A escalada das tensões no Oriente Médio e a possibilidade de um conflito prolongado entre Estados Unidos e Irã impactaram o mercado internacional de petróleo. Na abertura dos mercados, o preço da commodity disparou quase 20%, refletindo o aumento da percepção de risco geopolítico e temores sobre interrupções na oferta global.

Ao longo da manhã, parte desse movimento foi corrigida, e os contratos passaram a registrar uma alta próxima de 10%. Segundo Pedro Moreira, o mercado começou a projetar um cenário de conflito mais duradouro, levantando preocupações sobre o fluxo global de petróleo.

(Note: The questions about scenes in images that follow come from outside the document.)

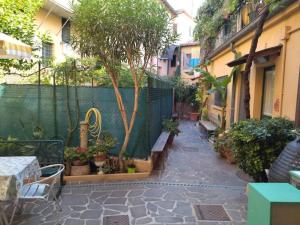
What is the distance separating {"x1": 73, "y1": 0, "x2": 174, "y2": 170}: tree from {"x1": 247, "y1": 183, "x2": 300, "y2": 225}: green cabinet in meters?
3.97

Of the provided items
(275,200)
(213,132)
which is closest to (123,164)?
(275,200)

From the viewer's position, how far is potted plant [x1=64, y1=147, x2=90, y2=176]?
6.42m

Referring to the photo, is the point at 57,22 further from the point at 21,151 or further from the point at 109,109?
the point at 21,151

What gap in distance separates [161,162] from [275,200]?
5.07 metres

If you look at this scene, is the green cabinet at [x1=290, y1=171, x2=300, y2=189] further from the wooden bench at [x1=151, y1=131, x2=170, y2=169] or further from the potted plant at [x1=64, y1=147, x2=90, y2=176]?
the potted plant at [x1=64, y1=147, x2=90, y2=176]

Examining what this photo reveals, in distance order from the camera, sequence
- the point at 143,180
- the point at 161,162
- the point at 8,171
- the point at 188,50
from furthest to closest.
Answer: the point at 188,50, the point at 161,162, the point at 143,180, the point at 8,171

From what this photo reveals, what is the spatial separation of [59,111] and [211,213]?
181 inches

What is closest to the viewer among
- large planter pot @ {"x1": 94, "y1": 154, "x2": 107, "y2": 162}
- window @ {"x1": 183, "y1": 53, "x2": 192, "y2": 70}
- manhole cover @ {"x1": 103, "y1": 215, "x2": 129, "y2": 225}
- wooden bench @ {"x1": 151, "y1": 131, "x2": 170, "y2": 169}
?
manhole cover @ {"x1": 103, "y1": 215, "x2": 129, "y2": 225}

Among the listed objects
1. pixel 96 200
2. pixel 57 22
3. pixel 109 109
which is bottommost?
pixel 96 200

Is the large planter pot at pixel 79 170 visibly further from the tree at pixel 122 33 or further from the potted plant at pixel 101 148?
the tree at pixel 122 33

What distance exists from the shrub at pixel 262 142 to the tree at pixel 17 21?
19.3ft

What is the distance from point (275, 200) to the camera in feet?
9.48

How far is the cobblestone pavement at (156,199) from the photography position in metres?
4.48

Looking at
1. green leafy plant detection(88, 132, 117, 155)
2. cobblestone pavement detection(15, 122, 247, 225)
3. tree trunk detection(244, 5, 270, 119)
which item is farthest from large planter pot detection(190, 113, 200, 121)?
green leafy plant detection(88, 132, 117, 155)
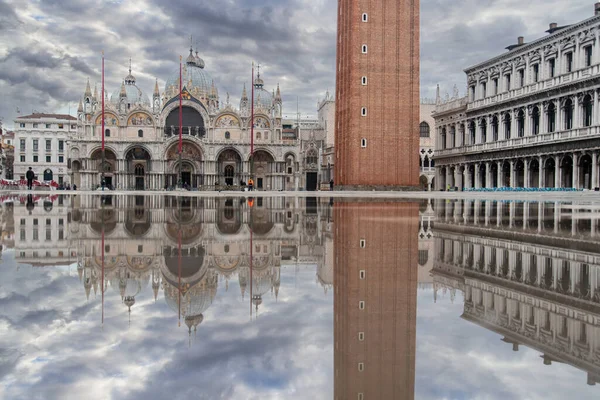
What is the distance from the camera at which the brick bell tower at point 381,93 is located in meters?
39.6

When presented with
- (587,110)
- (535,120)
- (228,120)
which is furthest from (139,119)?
(587,110)

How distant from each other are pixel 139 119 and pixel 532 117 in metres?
43.6

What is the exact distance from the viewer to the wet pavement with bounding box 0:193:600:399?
1714 millimetres

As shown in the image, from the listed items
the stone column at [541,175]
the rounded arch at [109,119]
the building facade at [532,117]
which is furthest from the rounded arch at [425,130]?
the rounded arch at [109,119]

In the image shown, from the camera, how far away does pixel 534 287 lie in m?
3.22

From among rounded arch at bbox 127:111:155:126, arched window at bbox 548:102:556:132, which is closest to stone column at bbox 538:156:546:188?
arched window at bbox 548:102:556:132

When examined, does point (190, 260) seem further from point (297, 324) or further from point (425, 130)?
point (425, 130)

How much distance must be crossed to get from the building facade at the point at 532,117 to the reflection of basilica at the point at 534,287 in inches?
1188

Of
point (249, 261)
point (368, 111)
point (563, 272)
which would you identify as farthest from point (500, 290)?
point (368, 111)

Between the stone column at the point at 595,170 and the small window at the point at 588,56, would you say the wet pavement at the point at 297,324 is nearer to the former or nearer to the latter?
the stone column at the point at 595,170

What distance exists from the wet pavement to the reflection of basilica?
0.01m

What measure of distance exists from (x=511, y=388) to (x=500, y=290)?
1.54 meters

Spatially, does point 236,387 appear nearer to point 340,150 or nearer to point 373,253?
point 373,253

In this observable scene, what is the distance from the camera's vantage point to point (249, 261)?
13.8 feet
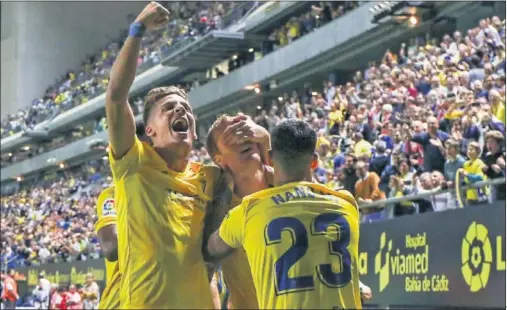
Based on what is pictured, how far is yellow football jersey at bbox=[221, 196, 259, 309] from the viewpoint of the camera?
4.80 metres

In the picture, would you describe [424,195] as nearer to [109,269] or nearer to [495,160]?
[495,160]

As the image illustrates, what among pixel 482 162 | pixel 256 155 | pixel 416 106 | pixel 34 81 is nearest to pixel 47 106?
pixel 34 81

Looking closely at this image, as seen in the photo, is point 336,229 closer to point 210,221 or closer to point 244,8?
point 210,221

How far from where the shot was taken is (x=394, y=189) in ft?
43.2

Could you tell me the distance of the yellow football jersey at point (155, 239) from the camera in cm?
433

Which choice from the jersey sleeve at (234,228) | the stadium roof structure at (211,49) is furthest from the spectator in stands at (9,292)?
the jersey sleeve at (234,228)

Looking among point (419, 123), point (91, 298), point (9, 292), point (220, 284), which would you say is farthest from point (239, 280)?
point (9, 292)

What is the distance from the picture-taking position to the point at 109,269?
4711mm

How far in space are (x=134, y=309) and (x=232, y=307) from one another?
2.17ft

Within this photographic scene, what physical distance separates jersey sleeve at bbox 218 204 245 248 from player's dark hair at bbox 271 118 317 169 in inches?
11.5

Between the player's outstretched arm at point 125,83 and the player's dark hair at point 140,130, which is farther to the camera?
the player's dark hair at point 140,130

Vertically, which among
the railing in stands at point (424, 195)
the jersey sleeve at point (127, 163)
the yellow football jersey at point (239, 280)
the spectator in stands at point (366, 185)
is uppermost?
the spectator in stands at point (366, 185)

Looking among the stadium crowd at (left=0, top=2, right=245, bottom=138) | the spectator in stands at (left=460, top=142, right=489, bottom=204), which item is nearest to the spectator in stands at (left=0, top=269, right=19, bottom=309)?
the stadium crowd at (left=0, top=2, right=245, bottom=138)

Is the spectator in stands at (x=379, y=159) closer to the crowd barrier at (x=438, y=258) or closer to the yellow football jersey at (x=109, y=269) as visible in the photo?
the crowd barrier at (x=438, y=258)
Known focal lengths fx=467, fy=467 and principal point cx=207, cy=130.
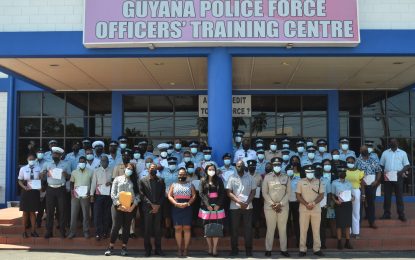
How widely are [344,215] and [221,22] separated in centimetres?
499

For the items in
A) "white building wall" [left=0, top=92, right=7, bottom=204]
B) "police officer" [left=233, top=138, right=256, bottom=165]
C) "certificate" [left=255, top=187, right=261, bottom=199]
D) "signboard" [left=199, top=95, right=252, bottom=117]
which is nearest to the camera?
"certificate" [left=255, top=187, right=261, bottom=199]

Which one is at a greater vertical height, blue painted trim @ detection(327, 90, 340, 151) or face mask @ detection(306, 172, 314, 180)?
blue painted trim @ detection(327, 90, 340, 151)

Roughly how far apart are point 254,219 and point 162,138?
6504 millimetres

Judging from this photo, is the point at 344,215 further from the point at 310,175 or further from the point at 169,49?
the point at 169,49

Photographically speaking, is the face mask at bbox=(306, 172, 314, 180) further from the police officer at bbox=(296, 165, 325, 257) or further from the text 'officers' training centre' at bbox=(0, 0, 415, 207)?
the text 'officers' training centre' at bbox=(0, 0, 415, 207)

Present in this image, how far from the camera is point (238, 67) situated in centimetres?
1251

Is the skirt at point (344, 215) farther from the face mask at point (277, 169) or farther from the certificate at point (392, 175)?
the certificate at point (392, 175)

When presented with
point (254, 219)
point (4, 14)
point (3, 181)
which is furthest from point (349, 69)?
point (3, 181)

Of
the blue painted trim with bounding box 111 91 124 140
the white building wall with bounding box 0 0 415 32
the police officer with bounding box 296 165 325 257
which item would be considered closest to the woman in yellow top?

““O mercado volta a projetar um conflito com uma duração mais longa. Começa a se visualizar a questão da oferta global do petróleo como um todo e a gente vê alguns países se movimentando para começar a usar reservas estratégicas, por isso que o preço do petróleo subiu 20%”,”

afirmou.

Apesar da reação inicial mais forte, Moreira destacou que ainda existem fatores que ajudam a aliviar parte da pressão no curto prazo.

““Importante destacar que ainda tem muitos navios-tanque nos mares, o que ajuda na oferta de petróleo. Agora a gente já vê uma normalização no preço, com a alta mais próxima de 10%”,”

explicou.

Um dos principais pontos de atenção do mercado está no Estreito de Ormuz, corredor marítimo estratégico por onde passa uma parcela significativa do petróleo transportado globalmente. Qualquer restrição no fluxo da região pode impactar diretamente a oferta da commodity.

““No Estreito de Ormuz há uma passagem de navios petroleiros e navios-tanque muito menor, e isso impacta diretamente na oferta quando a gente projeta um período maior de tempo”,”

acrescentou.

A alta do petróleo costuma ter efeitos diretos sobre os preços de combustíveis e transporte, o que tende a se espalhar por outros setores da economia. Para Fernando Gonçalves, a elevação da commodity pode gerar alguma pressão inflacionária, embora o efeito isolado dificilmente altere de forma significativa a trajetória da inflação no Brasil.

““A alta do petróleo tende sim a gerar alguma pressão inflacionária, principalmente pelo impacto nos combustíveis e no custo de transporte, que acabam se espalhando pela economia”,”

afirmou.

Segundo Gonçalves, o movimento pode exigir maior cautela do Banco Central do Brasil na condução da política monetária.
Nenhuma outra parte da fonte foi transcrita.